Lone Pilot Scientist Measured Nation’s Largest Methane Leak

Photo: Stephen Conley flying over Aliso Canyon in January 2016

UC Davis scientist and pilot Stephen Conley flies over Aliso Canyon in January 2016 measuring methane emissions. Credit: Joe Proudman/UC Davis


  • Breaking news release
  • Second release on record-breaking status
  • Exclusive video footage available to journalists  
  • Multimedia press kit with easily accessible assets
  • Media availability with pilot for journalists


When methane began spewing from a natural gas well in Southern California’s Aliso Canyon, UC Davis atmospheric scientist and pilot Steve Conley measured the first and only official estimates of what became the nation’s biggest methane leak in history.

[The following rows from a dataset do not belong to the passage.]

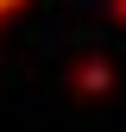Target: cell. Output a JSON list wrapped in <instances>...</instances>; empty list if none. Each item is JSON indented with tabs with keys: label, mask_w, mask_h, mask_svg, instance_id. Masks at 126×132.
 I'll return each instance as SVG.
<instances>
[{
	"label": "cell",
	"mask_w": 126,
	"mask_h": 132,
	"mask_svg": "<svg viewBox=\"0 0 126 132\" xmlns=\"http://www.w3.org/2000/svg\"><path fill=\"white\" fill-rule=\"evenodd\" d=\"M19 6H32V0H0V19H13Z\"/></svg>",
	"instance_id": "cell-2"
},
{
	"label": "cell",
	"mask_w": 126,
	"mask_h": 132,
	"mask_svg": "<svg viewBox=\"0 0 126 132\" xmlns=\"http://www.w3.org/2000/svg\"><path fill=\"white\" fill-rule=\"evenodd\" d=\"M114 19H120V25H126V0H114Z\"/></svg>",
	"instance_id": "cell-3"
},
{
	"label": "cell",
	"mask_w": 126,
	"mask_h": 132,
	"mask_svg": "<svg viewBox=\"0 0 126 132\" xmlns=\"http://www.w3.org/2000/svg\"><path fill=\"white\" fill-rule=\"evenodd\" d=\"M69 88L82 94V101H101V94L114 88V63H107L101 51H88V57H76V63H69Z\"/></svg>",
	"instance_id": "cell-1"
}]
</instances>
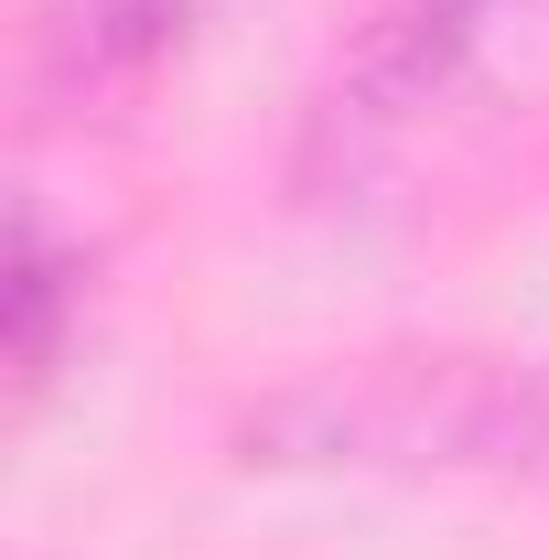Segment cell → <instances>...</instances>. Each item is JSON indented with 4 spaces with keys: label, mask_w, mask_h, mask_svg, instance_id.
Wrapping results in <instances>:
<instances>
[{
    "label": "cell",
    "mask_w": 549,
    "mask_h": 560,
    "mask_svg": "<svg viewBox=\"0 0 549 560\" xmlns=\"http://www.w3.org/2000/svg\"><path fill=\"white\" fill-rule=\"evenodd\" d=\"M248 442L280 464H549V366H377L280 399Z\"/></svg>",
    "instance_id": "obj_1"
},
{
    "label": "cell",
    "mask_w": 549,
    "mask_h": 560,
    "mask_svg": "<svg viewBox=\"0 0 549 560\" xmlns=\"http://www.w3.org/2000/svg\"><path fill=\"white\" fill-rule=\"evenodd\" d=\"M206 0H55L44 11V86L66 97H119V86H151L195 44Z\"/></svg>",
    "instance_id": "obj_2"
},
{
    "label": "cell",
    "mask_w": 549,
    "mask_h": 560,
    "mask_svg": "<svg viewBox=\"0 0 549 560\" xmlns=\"http://www.w3.org/2000/svg\"><path fill=\"white\" fill-rule=\"evenodd\" d=\"M86 324V248H66L44 206H11V280H0V335H11V410H33Z\"/></svg>",
    "instance_id": "obj_3"
},
{
    "label": "cell",
    "mask_w": 549,
    "mask_h": 560,
    "mask_svg": "<svg viewBox=\"0 0 549 560\" xmlns=\"http://www.w3.org/2000/svg\"><path fill=\"white\" fill-rule=\"evenodd\" d=\"M506 11H539V0H399L388 33H377V55H366V86H377L388 108H420Z\"/></svg>",
    "instance_id": "obj_4"
}]
</instances>
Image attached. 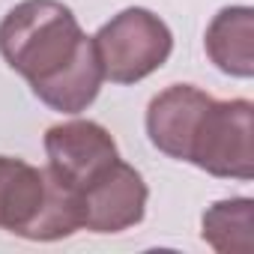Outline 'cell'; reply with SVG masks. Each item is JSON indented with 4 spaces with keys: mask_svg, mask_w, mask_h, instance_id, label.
<instances>
[{
    "mask_svg": "<svg viewBox=\"0 0 254 254\" xmlns=\"http://www.w3.org/2000/svg\"><path fill=\"white\" fill-rule=\"evenodd\" d=\"M0 57L60 114L87 111L105 81L93 36L60 0H24L0 21Z\"/></svg>",
    "mask_w": 254,
    "mask_h": 254,
    "instance_id": "1",
    "label": "cell"
},
{
    "mask_svg": "<svg viewBox=\"0 0 254 254\" xmlns=\"http://www.w3.org/2000/svg\"><path fill=\"white\" fill-rule=\"evenodd\" d=\"M0 230L33 242L66 239L81 230V194L60 186L48 168L0 156Z\"/></svg>",
    "mask_w": 254,
    "mask_h": 254,
    "instance_id": "2",
    "label": "cell"
},
{
    "mask_svg": "<svg viewBox=\"0 0 254 254\" xmlns=\"http://www.w3.org/2000/svg\"><path fill=\"white\" fill-rule=\"evenodd\" d=\"M93 45L108 81L138 84L168 63L174 51V33L150 9L129 6L99 27Z\"/></svg>",
    "mask_w": 254,
    "mask_h": 254,
    "instance_id": "3",
    "label": "cell"
},
{
    "mask_svg": "<svg viewBox=\"0 0 254 254\" xmlns=\"http://www.w3.org/2000/svg\"><path fill=\"white\" fill-rule=\"evenodd\" d=\"M251 111L248 99H227L206 108L200 129L189 150V165L224 177L248 183L254 177V147H251Z\"/></svg>",
    "mask_w": 254,
    "mask_h": 254,
    "instance_id": "4",
    "label": "cell"
},
{
    "mask_svg": "<svg viewBox=\"0 0 254 254\" xmlns=\"http://www.w3.org/2000/svg\"><path fill=\"white\" fill-rule=\"evenodd\" d=\"M45 156L51 177L75 194H81L108 165L120 159L111 132L93 120H69L51 126L45 132Z\"/></svg>",
    "mask_w": 254,
    "mask_h": 254,
    "instance_id": "5",
    "label": "cell"
},
{
    "mask_svg": "<svg viewBox=\"0 0 254 254\" xmlns=\"http://www.w3.org/2000/svg\"><path fill=\"white\" fill-rule=\"evenodd\" d=\"M147 197L144 177L117 159L81 191V227L93 233H123L144 221Z\"/></svg>",
    "mask_w": 254,
    "mask_h": 254,
    "instance_id": "6",
    "label": "cell"
},
{
    "mask_svg": "<svg viewBox=\"0 0 254 254\" xmlns=\"http://www.w3.org/2000/svg\"><path fill=\"white\" fill-rule=\"evenodd\" d=\"M209 105H212V96L191 84H174L162 90L159 96H153L147 108L150 144L177 162H189L191 141Z\"/></svg>",
    "mask_w": 254,
    "mask_h": 254,
    "instance_id": "7",
    "label": "cell"
},
{
    "mask_svg": "<svg viewBox=\"0 0 254 254\" xmlns=\"http://www.w3.org/2000/svg\"><path fill=\"white\" fill-rule=\"evenodd\" d=\"M203 48L224 75L251 78L254 75V9L224 6L209 21Z\"/></svg>",
    "mask_w": 254,
    "mask_h": 254,
    "instance_id": "8",
    "label": "cell"
},
{
    "mask_svg": "<svg viewBox=\"0 0 254 254\" xmlns=\"http://www.w3.org/2000/svg\"><path fill=\"white\" fill-rule=\"evenodd\" d=\"M254 200L230 197L212 203L200 218V236L218 254H251L254 239Z\"/></svg>",
    "mask_w": 254,
    "mask_h": 254,
    "instance_id": "9",
    "label": "cell"
}]
</instances>
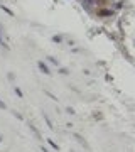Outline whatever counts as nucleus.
<instances>
[{"mask_svg": "<svg viewBox=\"0 0 135 152\" xmlns=\"http://www.w3.org/2000/svg\"><path fill=\"white\" fill-rule=\"evenodd\" d=\"M74 139H76V140H78V142H79V144H83L84 147H88V145H86V142H84V140L81 139V135H79V133H76V135H74Z\"/></svg>", "mask_w": 135, "mask_h": 152, "instance_id": "nucleus-3", "label": "nucleus"}, {"mask_svg": "<svg viewBox=\"0 0 135 152\" xmlns=\"http://www.w3.org/2000/svg\"><path fill=\"white\" fill-rule=\"evenodd\" d=\"M29 128H30V130H32V132H34V135L37 137V139H42V137H41V133H39V130L35 128V127H34L32 124H29Z\"/></svg>", "mask_w": 135, "mask_h": 152, "instance_id": "nucleus-2", "label": "nucleus"}, {"mask_svg": "<svg viewBox=\"0 0 135 152\" xmlns=\"http://www.w3.org/2000/svg\"><path fill=\"white\" fill-rule=\"evenodd\" d=\"M37 66H39V69H41V71H42V73H44V74H51V71H49V68L46 66V64L42 63V61H39V64H37Z\"/></svg>", "mask_w": 135, "mask_h": 152, "instance_id": "nucleus-1", "label": "nucleus"}, {"mask_svg": "<svg viewBox=\"0 0 135 152\" xmlns=\"http://www.w3.org/2000/svg\"><path fill=\"white\" fill-rule=\"evenodd\" d=\"M0 108H2V110H5V108H7V107H5V103H3V101H0Z\"/></svg>", "mask_w": 135, "mask_h": 152, "instance_id": "nucleus-7", "label": "nucleus"}, {"mask_svg": "<svg viewBox=\"0 0 135 152\" xmlns=\"http://www.w3.org/2000/svg\"><path fill=\"white\" fill-rule=\"evenodd\" d=\"M42 115H44V118H46V124L49 125V128H54V127H52V124H51V120H49V117H47V115H46V113H42Z\"/></svg>", "mask_w": 135, "mask_h": 152, "instance_id": "nucleus-4", "label": "nucleus"}, {"mask_svg": "<svg viewBox=\"0 0 135 152\" xmlns=\"http://www.w3.org/2000/svg\"><path fill=\"white\" fill-rule=\"evenodd\" d=\"M14 91H15V93H17V96H19V98H22V91H20V90H19V88H14Z\"/></svg>", "mask_w": 135, "mask_h": 152, "instance_id": "nucleus-6", "label": "nucleus"}, {"mask_svg": "<svg viewBox=\"0 0 135 152\" xmlns=\"http://www.w3.org/2000/svg\"><path fill=\"white\" fill-rule=\"evenodd\" d=\"M41 152H49V150L46 149V147H42V149H41Z\"/></svg>", "mask_w": 135, "mask_h": 152, "instance_id": "nucleus-8", "label": "nucleus"}, {"mask_svg": "<svg viewBox=\"0 0 135 152\" xmlns=\"http://www.w3.org/2000/svg\"><path fill=\"white\" fill-rule=\"evenodd\" d=\"M49 144H51V147H52V149H56V150L59 149V145H58V144L54 142V140H51V139H49Z\"/></svg>", "mask_w": 135, "mask_h": 152, "instance_id": "nucleus-5", "label": "nucleus"}]
</instances>
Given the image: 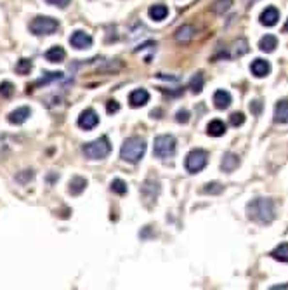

The three-month leak, which began in late October 2015, emitted more than 80,000 tons of methane and displaced thousands of residents in the area. When Conley first saw the measurements, the levels were so high that he thought his instruments were broken.

UC Davis’ key role in measuring the national disaster could have been a footnote in this story, but Strategic Communications’ promotion of Conley — the “lone pilot” – and his work captured the attention of national and international media.


Among the hundreds of media hits were stories in the Los Angeles Times, PBS Newshour, BBC, Washington Post, San Francisco Chronicle, NPR, Wired, and a feature story in New York Times Magazine. Social media took note, as well: A post on the UC Davis Facebook page received twice the average post reach for the month.

Conley and his partners at the National Oceanic and Atmospheric Administration published the first study on the disaster, demonstrating the value of rapid-response airborne sampling for independent, time-critical, accurate, and detailed information about major chemical releases.

Less than a year after the spill and these promotion efforts, demand for the unique niche of scientific aviation has led Conley to begin a flight certification program for UC Davis undergraduate and graduate students.